TEXT SEGMENT START

Bettina
One Ad Changed My Life
by Amina Goodyear

It was July 1965, and I had just had a baby. I felt old and out of shape. I was the mother of three kids aged 3 days, 1year and 2 years. I was 23 and I had just left the hospital wearing baggy clothes. After my other two children were born, I left the hospital wearing normal clothes - pre-pregnancy clothes - and could zip them up. This time, although I had only gained 24 pounds, I could not zip my skirt.

I was very desperate and determined to get back to my old self.

"It is gym time", I thought. "But I don't like the gym - I like to dance." It didn't matter; I was determined to lose weight. I was already on a severe diet, and the baby was only three days old. I looked in the classified section of the newspaper and God had sent me a message! There was a listing advertising "Lose your Belly - Take Belly Dance Lessons. Call Harems Unlimited." Belly Dance lessons? I didn't know what belly dance was, but I sure did want to lose my belly!  So I made the call. The woman who answered told me I could take classes or private lessons. I couldn't afford the private lessons, so I asked about the class schedule. She said she had none yet, but if I could get together five people, we could make a class. I called friends and relatives, and finally got my mother, my aunt, a friend of my mother's and a neighbor to agree to go with me.


Bettina

Amina

The teacher's name was Bettina Robbi and she lived in a flat near Chinatown. She was trying to start a center for belly dance - a dance school and a rooming house for travelling belly dancers. My family and I were her first, and, I think, her only students, and she had one tenant - a dancer named Salima. We met once a week in her empty dining room. It adjoined her living room with large sliding pocket doors. We didn't dance much in the living room because she reserved that for the "audience". Occasionally in class she would serve wine and invite her Greek boyfriends over to be the audience. We came to class in leotards and she lent us veils to use on our hips.

We did not learn how to dance with a veil, but sometimes she would paste wax the hardwood floors and she would tell us to put the veils under us and buff the floors with our butts and our bodies. We learned to slither like snakes and her boyfriends got free shows.

She also taught us step hip, how to roll our stomachs (Moroccan style), to do karsilama (Turkish and Greek style), and how to play the finger cymbals. She wanted us to practice, and told us where to go to get supplies. There was one record store in the Tenderloin that carried folk dance music. If you rang a bell, the owner (a very old man) would check you out, and if you looked OK he would let you in. I went and bought the only Middle Eastern record he had. It was very old style Turkish with lots of chifte telli and karsilama rhythms. Then I went to a Greek import store, also in the Tenderloin, and bought a set of finger cymbals from Syria. I was set!  We studied weekly with Bettina for about 6 months and then she left us. She went on the road, dancing in a succession of different places.

TEXT SEGMENT END
MATERIAL SUPPLIED START

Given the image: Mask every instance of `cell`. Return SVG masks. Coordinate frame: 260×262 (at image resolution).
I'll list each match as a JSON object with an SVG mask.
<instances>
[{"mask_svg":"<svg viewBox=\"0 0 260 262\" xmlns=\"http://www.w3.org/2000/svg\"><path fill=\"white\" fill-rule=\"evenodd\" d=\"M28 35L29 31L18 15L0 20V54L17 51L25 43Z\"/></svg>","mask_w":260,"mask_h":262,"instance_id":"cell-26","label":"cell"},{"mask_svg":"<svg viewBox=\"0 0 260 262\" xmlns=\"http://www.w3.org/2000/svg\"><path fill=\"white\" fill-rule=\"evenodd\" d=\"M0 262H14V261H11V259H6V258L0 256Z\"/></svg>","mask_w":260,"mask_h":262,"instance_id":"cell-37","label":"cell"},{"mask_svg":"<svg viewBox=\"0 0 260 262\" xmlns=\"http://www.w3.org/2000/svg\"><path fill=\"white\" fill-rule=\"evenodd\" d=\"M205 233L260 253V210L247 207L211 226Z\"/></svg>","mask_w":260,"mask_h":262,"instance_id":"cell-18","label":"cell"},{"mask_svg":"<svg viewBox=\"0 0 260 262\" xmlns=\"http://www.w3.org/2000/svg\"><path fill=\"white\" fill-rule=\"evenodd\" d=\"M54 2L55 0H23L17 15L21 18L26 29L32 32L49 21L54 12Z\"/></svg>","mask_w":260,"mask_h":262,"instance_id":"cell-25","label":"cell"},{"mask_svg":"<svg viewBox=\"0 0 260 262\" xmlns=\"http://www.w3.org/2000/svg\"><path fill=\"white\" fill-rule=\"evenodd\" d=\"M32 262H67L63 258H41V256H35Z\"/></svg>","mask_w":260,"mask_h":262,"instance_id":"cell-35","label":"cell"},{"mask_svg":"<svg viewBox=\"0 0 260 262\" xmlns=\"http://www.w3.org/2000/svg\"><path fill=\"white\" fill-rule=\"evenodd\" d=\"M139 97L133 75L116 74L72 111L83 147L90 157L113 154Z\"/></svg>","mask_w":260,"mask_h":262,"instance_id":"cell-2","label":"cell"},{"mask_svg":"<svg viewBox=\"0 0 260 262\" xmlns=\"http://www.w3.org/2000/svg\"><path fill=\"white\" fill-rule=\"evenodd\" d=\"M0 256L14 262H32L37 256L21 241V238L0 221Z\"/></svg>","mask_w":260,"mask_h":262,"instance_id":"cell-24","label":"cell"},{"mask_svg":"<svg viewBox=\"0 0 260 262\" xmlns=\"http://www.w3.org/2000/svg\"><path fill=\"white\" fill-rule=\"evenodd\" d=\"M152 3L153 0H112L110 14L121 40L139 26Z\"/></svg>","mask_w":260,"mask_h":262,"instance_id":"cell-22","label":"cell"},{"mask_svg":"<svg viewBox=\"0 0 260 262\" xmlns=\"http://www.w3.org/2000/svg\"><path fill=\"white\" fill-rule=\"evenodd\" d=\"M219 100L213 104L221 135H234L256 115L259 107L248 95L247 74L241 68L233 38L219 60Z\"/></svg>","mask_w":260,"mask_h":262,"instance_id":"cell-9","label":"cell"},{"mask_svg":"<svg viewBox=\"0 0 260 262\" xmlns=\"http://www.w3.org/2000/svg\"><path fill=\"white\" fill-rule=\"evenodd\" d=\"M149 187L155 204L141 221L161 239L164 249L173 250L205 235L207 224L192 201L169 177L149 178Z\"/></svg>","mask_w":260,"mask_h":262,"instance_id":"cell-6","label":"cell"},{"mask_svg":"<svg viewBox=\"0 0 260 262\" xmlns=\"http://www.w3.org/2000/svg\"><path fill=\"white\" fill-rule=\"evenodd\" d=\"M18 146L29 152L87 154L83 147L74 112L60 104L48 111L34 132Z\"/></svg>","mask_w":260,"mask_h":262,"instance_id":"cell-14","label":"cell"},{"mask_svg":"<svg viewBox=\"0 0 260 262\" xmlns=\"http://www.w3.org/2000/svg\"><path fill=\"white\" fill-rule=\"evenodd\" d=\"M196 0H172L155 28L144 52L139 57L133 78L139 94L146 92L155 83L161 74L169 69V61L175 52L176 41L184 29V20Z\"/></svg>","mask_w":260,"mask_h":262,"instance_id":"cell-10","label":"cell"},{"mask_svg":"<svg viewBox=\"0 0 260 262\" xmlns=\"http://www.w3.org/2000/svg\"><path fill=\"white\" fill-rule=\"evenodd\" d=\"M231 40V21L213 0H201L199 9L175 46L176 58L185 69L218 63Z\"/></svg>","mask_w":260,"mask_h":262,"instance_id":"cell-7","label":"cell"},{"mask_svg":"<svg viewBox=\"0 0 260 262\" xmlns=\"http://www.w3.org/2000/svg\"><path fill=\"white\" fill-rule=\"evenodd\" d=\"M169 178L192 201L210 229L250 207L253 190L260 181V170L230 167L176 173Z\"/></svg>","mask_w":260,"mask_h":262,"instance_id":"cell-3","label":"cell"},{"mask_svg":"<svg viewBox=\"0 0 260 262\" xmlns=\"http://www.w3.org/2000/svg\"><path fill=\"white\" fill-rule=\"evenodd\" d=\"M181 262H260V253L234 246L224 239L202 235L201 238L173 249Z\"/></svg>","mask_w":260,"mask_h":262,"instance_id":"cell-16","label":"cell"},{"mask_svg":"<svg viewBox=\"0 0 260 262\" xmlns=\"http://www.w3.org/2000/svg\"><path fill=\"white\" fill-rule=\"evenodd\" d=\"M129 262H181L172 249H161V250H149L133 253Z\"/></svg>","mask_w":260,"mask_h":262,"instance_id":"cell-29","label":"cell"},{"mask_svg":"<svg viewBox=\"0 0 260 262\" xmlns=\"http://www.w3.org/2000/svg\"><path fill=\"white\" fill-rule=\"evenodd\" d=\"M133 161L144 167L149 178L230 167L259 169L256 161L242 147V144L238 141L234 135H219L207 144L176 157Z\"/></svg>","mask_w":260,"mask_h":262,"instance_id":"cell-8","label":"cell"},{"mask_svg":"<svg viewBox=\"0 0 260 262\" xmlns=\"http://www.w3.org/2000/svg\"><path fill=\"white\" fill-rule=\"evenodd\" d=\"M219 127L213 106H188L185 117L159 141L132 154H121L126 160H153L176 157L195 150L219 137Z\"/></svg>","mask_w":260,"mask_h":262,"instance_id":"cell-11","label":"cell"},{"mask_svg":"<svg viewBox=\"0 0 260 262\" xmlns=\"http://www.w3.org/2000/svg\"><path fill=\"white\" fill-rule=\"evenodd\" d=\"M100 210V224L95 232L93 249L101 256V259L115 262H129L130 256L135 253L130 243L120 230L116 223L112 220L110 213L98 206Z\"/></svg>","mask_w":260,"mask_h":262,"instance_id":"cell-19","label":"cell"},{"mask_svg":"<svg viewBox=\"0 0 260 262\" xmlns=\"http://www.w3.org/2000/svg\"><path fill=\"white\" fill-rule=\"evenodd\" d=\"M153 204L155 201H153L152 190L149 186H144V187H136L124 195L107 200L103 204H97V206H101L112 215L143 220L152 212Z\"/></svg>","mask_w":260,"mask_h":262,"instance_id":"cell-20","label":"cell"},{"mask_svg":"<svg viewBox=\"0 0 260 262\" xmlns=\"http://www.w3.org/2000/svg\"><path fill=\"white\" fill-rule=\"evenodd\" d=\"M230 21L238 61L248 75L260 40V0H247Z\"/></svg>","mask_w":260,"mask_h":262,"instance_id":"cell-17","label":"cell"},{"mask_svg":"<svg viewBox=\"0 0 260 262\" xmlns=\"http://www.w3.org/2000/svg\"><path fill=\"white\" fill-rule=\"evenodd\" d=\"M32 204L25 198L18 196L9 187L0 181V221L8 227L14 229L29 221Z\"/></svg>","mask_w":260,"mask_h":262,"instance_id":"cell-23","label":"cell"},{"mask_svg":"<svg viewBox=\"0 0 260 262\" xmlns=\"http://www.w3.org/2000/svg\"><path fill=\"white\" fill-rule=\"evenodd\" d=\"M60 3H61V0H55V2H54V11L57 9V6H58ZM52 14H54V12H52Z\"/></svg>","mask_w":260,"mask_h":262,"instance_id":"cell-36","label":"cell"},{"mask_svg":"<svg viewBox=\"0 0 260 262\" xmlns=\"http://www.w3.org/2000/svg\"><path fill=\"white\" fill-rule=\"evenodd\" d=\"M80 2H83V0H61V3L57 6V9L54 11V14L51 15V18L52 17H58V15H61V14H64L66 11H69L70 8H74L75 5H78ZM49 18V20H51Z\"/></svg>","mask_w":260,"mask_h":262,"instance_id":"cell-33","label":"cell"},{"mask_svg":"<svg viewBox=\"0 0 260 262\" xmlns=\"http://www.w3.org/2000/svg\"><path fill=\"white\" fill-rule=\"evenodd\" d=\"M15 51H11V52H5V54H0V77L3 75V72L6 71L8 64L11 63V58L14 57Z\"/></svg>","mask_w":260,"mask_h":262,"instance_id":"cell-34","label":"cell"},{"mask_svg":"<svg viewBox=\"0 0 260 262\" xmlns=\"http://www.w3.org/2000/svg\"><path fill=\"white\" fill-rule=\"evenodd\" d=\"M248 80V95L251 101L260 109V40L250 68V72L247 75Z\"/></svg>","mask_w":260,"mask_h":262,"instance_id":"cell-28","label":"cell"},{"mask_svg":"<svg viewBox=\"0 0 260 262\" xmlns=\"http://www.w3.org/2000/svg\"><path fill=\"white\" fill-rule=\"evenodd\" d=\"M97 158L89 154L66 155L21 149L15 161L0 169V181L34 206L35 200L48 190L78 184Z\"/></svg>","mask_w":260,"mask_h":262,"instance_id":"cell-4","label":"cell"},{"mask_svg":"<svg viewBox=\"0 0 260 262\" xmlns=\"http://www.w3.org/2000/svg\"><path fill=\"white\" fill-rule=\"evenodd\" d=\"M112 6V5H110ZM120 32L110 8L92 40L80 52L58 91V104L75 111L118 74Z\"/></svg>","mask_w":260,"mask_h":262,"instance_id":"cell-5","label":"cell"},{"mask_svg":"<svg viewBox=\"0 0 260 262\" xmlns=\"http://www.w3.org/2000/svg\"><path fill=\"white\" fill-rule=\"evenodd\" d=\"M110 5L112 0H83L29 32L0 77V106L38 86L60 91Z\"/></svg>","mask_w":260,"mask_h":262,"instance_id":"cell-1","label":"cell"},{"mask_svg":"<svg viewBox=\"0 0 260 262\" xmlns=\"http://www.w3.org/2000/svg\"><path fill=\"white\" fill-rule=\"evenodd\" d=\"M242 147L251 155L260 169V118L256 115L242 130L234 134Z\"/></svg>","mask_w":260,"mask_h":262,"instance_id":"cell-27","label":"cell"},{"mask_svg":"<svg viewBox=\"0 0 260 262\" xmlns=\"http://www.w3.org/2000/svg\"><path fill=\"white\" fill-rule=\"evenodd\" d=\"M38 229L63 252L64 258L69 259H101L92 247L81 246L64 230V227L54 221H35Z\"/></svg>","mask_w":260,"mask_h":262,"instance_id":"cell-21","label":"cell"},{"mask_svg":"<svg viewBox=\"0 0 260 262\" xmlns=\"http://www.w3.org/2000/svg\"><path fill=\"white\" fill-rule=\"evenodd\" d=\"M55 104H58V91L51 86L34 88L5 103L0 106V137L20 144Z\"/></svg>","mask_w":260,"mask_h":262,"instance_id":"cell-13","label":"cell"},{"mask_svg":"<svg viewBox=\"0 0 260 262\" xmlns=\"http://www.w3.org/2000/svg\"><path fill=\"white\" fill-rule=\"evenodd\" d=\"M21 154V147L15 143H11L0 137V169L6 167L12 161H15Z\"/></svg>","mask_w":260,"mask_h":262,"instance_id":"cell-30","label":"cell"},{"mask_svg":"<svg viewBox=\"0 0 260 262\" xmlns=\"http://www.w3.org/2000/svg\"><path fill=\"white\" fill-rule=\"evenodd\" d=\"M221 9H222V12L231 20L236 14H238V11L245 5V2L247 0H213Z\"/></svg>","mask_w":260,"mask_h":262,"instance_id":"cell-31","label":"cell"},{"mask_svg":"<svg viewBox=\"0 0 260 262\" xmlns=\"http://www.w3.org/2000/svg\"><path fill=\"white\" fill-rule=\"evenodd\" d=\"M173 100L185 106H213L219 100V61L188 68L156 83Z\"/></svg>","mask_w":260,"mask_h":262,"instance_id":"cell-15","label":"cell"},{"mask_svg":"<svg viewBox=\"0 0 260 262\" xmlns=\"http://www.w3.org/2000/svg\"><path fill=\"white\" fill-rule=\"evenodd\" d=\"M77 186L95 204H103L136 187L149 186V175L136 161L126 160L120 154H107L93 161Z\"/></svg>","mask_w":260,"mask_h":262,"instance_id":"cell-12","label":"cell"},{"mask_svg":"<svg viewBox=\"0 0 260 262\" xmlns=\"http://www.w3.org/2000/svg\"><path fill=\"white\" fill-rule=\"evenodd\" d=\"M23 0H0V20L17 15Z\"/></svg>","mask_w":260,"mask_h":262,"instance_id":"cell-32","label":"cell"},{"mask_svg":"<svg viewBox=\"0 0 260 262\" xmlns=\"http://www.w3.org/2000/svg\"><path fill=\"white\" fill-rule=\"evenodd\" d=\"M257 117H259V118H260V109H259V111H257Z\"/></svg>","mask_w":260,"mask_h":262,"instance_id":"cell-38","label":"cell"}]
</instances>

MATERIAL SUPPLIED END

» TO DO
**a)** Reproduce the stretch of the belly dance lessons piece from "It was July" through "zip my skirt.".
**b)** Decide whether each statement agrees with the belly dance lessons piece. Answer yes or no and quote the deciding words. (i) The class met in the teacher's living room. (ii) The finger cymbals were bought at a Greek import store. (iii) The lessons with Bettina lasted about a year.

» ANSWERS TO THE EXERCISES
**a)**
It was July 1965, and I had just had a baby. I felt old and out of shape. I was the mother of three kids aged 3 days, 1year and 2 years. I was 23 and I had just left the hospital wearing baggy clothes. After my other two children were born, I left the hospital wearing normal clothes - pre-pregnancy clothes - and could zip them up. This time, although I had only gained 24 pounds, I could not zip my skirt.

**b)**
(i) No: "We met once a week in her empty dining room."
(ii) Yes: "Then I went to a Greek import store, also in the Tenderloin, and bought a set of finger cymbals from Syria."
(iii) No: "We studied weekly with Bettina for about 6 months and then she left us."